Task description: Set down the full listing below word for word; pictures stay out of the copy.

Information supplied:
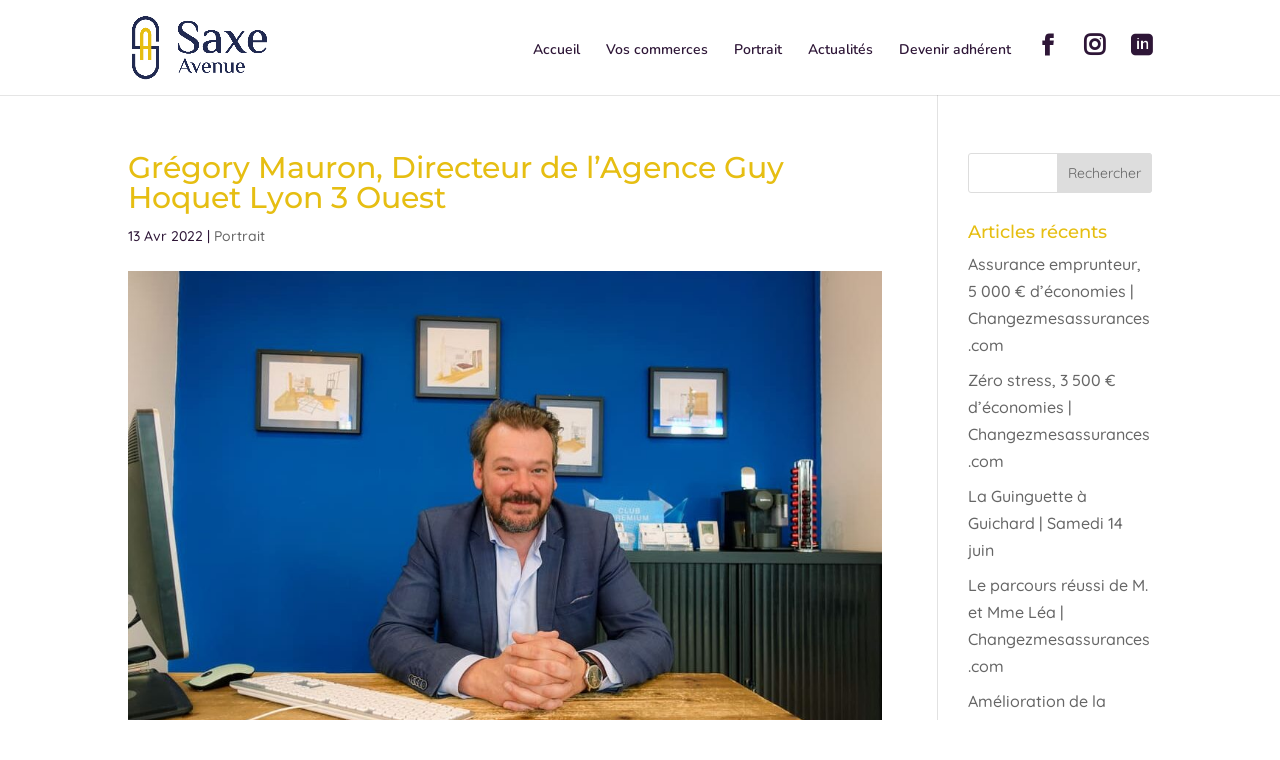

--- FILE ---
content_type: text/css
request_url: https://saxeavenue.fr/wp-content/themes/http5000/assets/css/custom.css?ver=6.8.3
body_size: 805
content:
.search_results {
    display: none;
    position: absolute;
    width: 100%;
    background-color: rgba(255, 255, 255, .5);
    margin-top: 6px;
    border: 1px solid #ccc;
    max-height: 150px;
    overflow-y: auto;
}

.search_results.active {
    display: block;
}

.search_results .search_item {
    padding: 1rem;
    margin: 4px 0;
    cursor: pointer;
    color: #e6be12;
    transition: all 0.2s ease;
}

.search_results .search_item:hover {
    background-color: #e6be12;
    color: #fff;
}

/* search page style */

.search .project_row {
    display: flex;
    align-items: center;
}

.search .project_categories {
    display: flex;
    flex-direction: row;
    column-gap: 15px;
    flex-wrap: wrap;
    margin-bottom: 2rem;
    margin-top: 1rem;
}

.search .project_categories .project_category {
    color: #E94C28;
}

@media screen and (max-width: 979px) {
    .search .project_row {
        display: block;
    }
}

/* search form */
.search .search_form_section {
    background-image: url(https://saxeavenue.fr/wp-content/uploads/2021/11/banniere-4.png) !important;
}

.search .search_form_section {
    padding-top: 204px;
    padding-bottom: 204px;
    background-color: #2E1637 !important;
}

.search .search_form_section h1 {
    font-family: 'Poiret One', display;
    text-transform: uppercase;
    color: #e5bf12 !important;
    line-height: 1.7em;
}

.search .search_form_section .et_pb_divider_0:before {
    border-top-color: #e5bf12;
    border-top-width: 6px;
}

.search .search_form_section .et_pb_row_1.et_pb_row {
    width: 35%;
    margin: auto;
} 

.search .search_form_section .et_pb_search .et_pb_searchform {
    position: relative;
}

.search .search_form_section .et_pb_search_0 input.et_pb_searchsubmit {
    color: #FFFFFF !important;
    background-color: #E6BE12 !important;
    border-color: #E6BE12 !important;
    min-height: 100% !important;
    position: absolute;
    top: 0;
    right: 0;
    bottom: 0;
    cursor: pointer;
    padding: 0.715em;
    margin: 0;
    font-size: 14px;
    line-height: normal !important;
    border: none;
    transition: background-color 300ms ease 0ms, border-color 300ms ease 0ms;
}

.search .search_form_section .et_pb_search_0 input.et_pb_s {
    transition: background-color 300ms ease 0ms, border-color 300ms ease 0ms;
    border-radius: 0px 0px 0px 0px;
    overflow: hidden;
    background-color: #FFFFFF !important;
    padding-top: 0.715em !important;
    padding-right: 0.715em !important;
    padding-bottom: 0.715em !important;
    padding-left: 0.715em !important;
    border-color: #E6BE12 !important;
    height: auto;
    min-height: 0;
    -webkit-appearance: none;
    background: transparent;
    display: inline-block;
    padding-right: 80px;
    width: 100%;
    padding: 0.715em;
    margin: 0;
    font-size: 14px;
    line-height: normal !important;
    border: none;
    color: #666;
}

.search .search_form_section .et_pb_text_1 {
    line-height: 1em;
    font-weight: 700;
    text-transform: uppercase;
    font-size: 18px;
    line-height: 1em;
    padding-top: 11px !important;
    padding-bottom: 0px !important;
    margin-top: 0px !important;
    margin-bottom: 44px !important;
    margin: auto;
    color: #fff;
}

.search .search_form_section .et_pb_button_0_wrapper {
    margin-top: 69px!important;
    text-align: center;
}

.search .search_form_section .et_pb_button_0 {
    color: #2E1637 !important;
    background-color: #E6BE12 !important;
}

.search .search_form_section .et_pb_button_0.et_pb_button:hover {
    border: 2px solid transparent;
    padding: 0.3em 2em 0.3em 0.7em;
    color: #2E1637 !important;
    background-color: #E6BE12 !important;
}

--- FILE ---
content_type: text/css
request_url: https://saxeavenue.fr/wp-content/themes/http5000/style.css?ver=4.27.4
body_size: 420
content:
/*
Theme Name: http5000
Theme URI: https://http5000.com
Template: Divi
Author: http5000
Author URI: https://http5000.com
Description: Child theme of Divi theme for the Divi theme
Version: 1.1552476093
Updated: 2019-03-13 12:21:33

*/


/* effile tower styles*/


/* #footer-bottom {
    padding: 57px 0 5px;
} */

#footer-info {
    margin-top: 28px;
}


/* #footer-bottom .container {
    height: 126px;
} */

#footer-bottom .realized-by {
    /* position: absolute;
    right: 0;
    bottom: 0;
    text-align: right;
    height: 126px; */
    margin-top: -50px;
    float: right;
    display: flex;
}

#footer-bottom .realized-by span {
    display: block;
    height: 126px;
    padding-top: 74px;
    float: right;
    color: #fff;
}

#footer-bottom .realized-by .icon-heart {
    padding: 71px 10px 0 10px;
}

#footer-bottom .realized-by .icon-heart i {
    font-size: 24px;
    color: #ff2d55;
}

#footer-bottom .realized-by .icon-eiffeltower {
    padding-top: 0;
}
#footer-bottom .realized-by .icon-eiffeltower img{
    width: 76px;
}

@media screen and (max-width: 980px) {
    #footer-bottom .container {
        height: auto;
    }
    #footer-info {
        margin-top: 0;
    }
    #footer-bottom .realized-by {
        margin-top: 0;
        text-align: center;
        display: flex;
        justify-content: center;
        width: 100%;
    }
    #footer-bottom .realized-by span {
        /* display: inline-block;
        float: none; */
        float: none;
    }
    #footer-bottom .realized-by span {
        display: block;
        height: 126px;
        padding-top: 70px;
        /* float: right; */
        color: #fff;
        position: relative;
        top: 0;
    }
}
#footer-bottom {
    padding: 5px 0 5px;
}

--- FILE ---
content_type: application/javascript
request_url: https://saxeavenue.fr/wp-content/themes/http5000/assets/js/custom.js
body_size: 363
content:
jQuery(document).ready(function ($) {
    $(document).on('keyup', '.et_pb_search .et_pb_s', function () {
        let search_text = $(this).val();
        console.log(search_text);
        $.ajax({
            type: "POST",
            dataType: "json",
            url: http5000_object.ajax_url,
            data: {
                action: "autocomplete_project_keywords",
                search_text: search_text,
            },
            success: function (response) {
                if (response.status == 1) {
                    generateAutocompleteList(response.data);
                } else {
                    $('.et_pb_search .search_results').remove();
                }
            }
        });
    });

    $(document).on('click', '.et_pb_search .et_pb_s', function () {
    });

    $(document).on('click', '.et_pb_search .search_item', function () {
        let selected_value = $(this).text();
        $('.et_pb_search .et_pb_s').val(selected_value);
        $('.et_pb_search .search_results').removeClass('active');
        $('.et_pb_searchform').submit();
    });

    function generateAutocompleteList(keywords) {
        let search_result_text = '';

        search_result_text += '<div class="search_results active">';

        $.each( keywords, function( index, keyword ) {
            search_result_text += '<div class="search_item">';
            search_result_text += keyword;
            search_result_text += '</div>';   
        });
   
        // search_result_text += '<div class="search_item">1';
        // search_result_text += '</div>';
        // search_result_text += '<div class="search_item">2';
        // search_result_text += '</div>';
        search_result_text += '</div>';

        $('.et_pb_search .search_results').remove();
        $('.et_pb_search').append(search_result_text);
    }
});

Task output:
--- FILE ---
content_type: text/css
request_url: https://saxeavenue.fr/wp-content/themes/http5000/assets/css/custom.css?ver=6.8.3
body_size: 805
content:
.search_results {
    display: none;
    position: absolute;
    width: 100%;
    background-color: rgba(255, 255, 255, .5);
    margin-top: 6px;
    border: 1px solid #ccc;
    max-height: 150px;
    overflow-y: auto;
}

.search_results.active {
    display: block;
}

.search_results .search_item {
    padding: 1rem;
    margin: 4px 0;
    cursor: pointer;
    color: #e6be12;
    transition: all 0.2s ease;
}

.search_results .search_item:hover {
    background-color: #e6be12;
    color: #fff;
}

/* search page style */

.search .project_row {
    display: flex;
    align-items: center;
}

.search .project_categories {
    display: flex;
    flex-direction: row;
    column-gap: 15px;
    flex-wrap: wrap;
    margin-bottom: 2rem;
    margin-top: 1rem;
}

.search .project_categories .project_category {
    color: #E94C28;
}

@media screen and (max-width: 979px) {
    .search .project_row {
        display: block;
    }
}

/* search form */
.search .search_form_section {
    background-image: url(https://saxeavenue.fr/wp-content/uploads/2021/11/banniere-4.png) !important;
}

.search .search_form_section {
    padding-top: 204px;
    padding-bottom: 204px;
    background-color: #2E1637 !important;
}

.search .search_form_section h1 {
    font-family: 'Poiret One', display;
    text-transform: uppercase;
    color: #e5bf12 !important;
    line-height: 1.7em;
}

.search .search_form_section .et_pb_divider_0:before {
    border-top-color: #e5bf12;
    border-top-width: 6px;
}

.search .search_form_section .et_pb_row_1.et_pb_row {
    width: 35%;
    margin: auto;
} 

.search .search_form_section .et_pb_search .et_pb_searchform {
    position: relative;
}

.search .search_form_section .et_pb_search_0 input.et_pb_searchsubmit {
    color: #FFFFFF !important;
    background-color: #E6BE12 !important;
    border-color: #E6BE12 !important;
    min-height: 100% !important;
    position: absolute;
    top: 0;
    right: 0;
    bottom: 0;
    cursor: pointer;
    padding: 0.715em;
    margin: 0;
    font-size: 14px;
    line-height: normal !important;
    border: none;
    transition: background-color 300ms ease 0ms, border-color 300ms ease 0ms;
}

.search .search_form_section .et_pb_search_0 input.et_pb_s {
    transition: background-color 300ms ease 0ms, border-color 300ms ease 0ms;
    border-radius: 0px 0px 0px 0px;
    overflow: hidden;
    background-color: #FFFFFF !important;
    padding-top: 0.715em !important;
    padding-right: 0.715em !important;
    padding-bottom: 0.715em !important;
    padding-left: 0.715em !important;
    border-color: #E6BE12 !important;
    height: auto;
    min-height: 0;
    -webkit-appearance: none;
    background: transparent;
    display: inline-block;
    padding-right: 80px;
    width: 100%;
    padding: 0.715em;
    margin: 0;
    font-size: 14px;
    line-height: normal !important;
    border: none;
    color: #666;
}

.search .search_form_section .et_pb_text_1 {
    line-height: 1em;
    font-weight: 700;
    text-transform: uppercase;
    font-size: 18px;
    line-height: 1em;
    padding-top: 11px !important;
    padding-bottom: 0px !important;
    margin-top: 0px !important;
    margin-bottom: 44px !important;
    margin: auto;
    color: #fff;
}

.search .search_form_section .et_pb_button_0_wrapper {
    margin-top: 69px!important;
    text-align: center;
}

.search .search_form_section .et_pb_button_0 {
    color: #2E1637 !important;
    background-color: #E6BE12 !important;
}

.search .search_form_section .et_pb_button_0.et_pb_button:hover {
    border: 2px solid transparent;
    padding: 0.3em 2em 0.3em 0.7em;
    color: #2E1637 !important;
    background-color: #E6BE12 !important;
}

--- FILE ---
content_type: text/css
request_url: https://saxeavenue.fr/wp-content/themes/http5000/style.css?ver=4.27.4
body_size: 420
content:
/*
Theme Name: http5000
Theme URI: https://http5000.com
Template: Divi
Author: http5000
Author URI: https://http5000.com
Description: Child theme of Divi theme for the Divi theme
Version: 1.1552476093
Updated: 2019-03-13 12:21:33

*/


/* effile tower styles*/


/* #footer-bottom {
    padding: 57px 0 5px;
} */

#footer-info {
    margin-top: 28px;
}


/* #footer-bottom .container {
    height: 126px;
} */

#footer-bottom .realized-by {
    /* position: absolute;
    right: 0;
    bottom: 0;
    text-align: right;
    height: 126px; */
    margin-top: -50px;
    float: right;
    display: flex;
}

#footer-bottom .realized-by span {
    display: block;
    height: 126px;
    padding-top: 74px;
    float: right;
    color: #fff;
}

#footer-bottom .realized-by .icon-heart {
    padding: 71px 10px 0 10px;
}

#footer-bottom .realized-by .icon-heart i {
    font-size: 24px;
    color: #ff2d55;
}

#footer-bottom .realized-by .icon-eiffeltower {
    padding-top: 0;
}
#footer-bottom .realized-by .icon-eiffeltower img{
    width: 76px;
}

@media screen and (max-width: 980px) {
    #footer-bottom .container {
        height: auto;
    }
    #footer-info {
        margin-top: 0;
    }
    #footer-bottom .realized-by {
        margin-top: 0;
        text-align: center;
        display: flex;
        justify-content: center;
        width: 100%;
    }
    #footer-bottom .realized-by span {
        /* display: inline-block;
        float: none; */
        float: none;
    }
    #footer-bottom .realized-by span {
        display: block;
        height: 126px;
        padding-top: 70px;
        /* float: right; */
        color: #fff;
        position: relative;
        top: 0;
    }
}
#footer-bottom {
    padding: 5px 0 5px;
}

--- FILE ---
content_type: application/javascript
request_url: https://saxeavenue.fr/wp-content/themes/http5000/assets/js/custom.js
body_size: 363
content:
jQuery(document).ready(function ($) {
    $(document).on('keyup', '.et_pb_search .et_pb_s', function () {
        let search_text = $(this).val();
        console.log(search_text);
        $.ajax({
            type: "POST",
            dataType: "json",
            url: http5000_object.ajax_url,
            data: {
                action: "autocomplete_project_keywords",
                search_text: search_text,
            },
            success: function (response) {
                if (response.status == 1) {
                    generateAutocompleteList(response.data);
                } else {
                    $('.et_pb_search .search_results').remove();
                }
            }
        });
    });

    $(document).on('click', '.et_pb_search .et_pb_s', function () {
    });

    $(document).on('click', '.et_pb_search .search_item', function () {
        let selected_value = $(this).text();
        $('.et_pb_search .et_pb_s').val(selected_value);
        $('.et_pb_search .search_results').removeClass('active');
        $('.et_pb_searchform').submit();
    });

    function generateAutocompleteList(keywords) {
        let search_result_text = '';

        search_result_text += '<div class="search_results active">';

        $.each( keywords, function( index, keyword ) {
            search_result_text += '<div class="search_item">';
            search_result_text += keyword;
            search_result_text += '</div>';   
        });
   
        // search_result_text += '<div class="search_item">1';
        // search_result_text += '</div>';
        // search_result_text += '<div class="search_item">2';
        // search_result_text += '</div>';
        search_result_text += '</div>';

        $('.et_pb_search .search_results').remove();
        $('.et_pb_search').append(search_result_text);
    }
});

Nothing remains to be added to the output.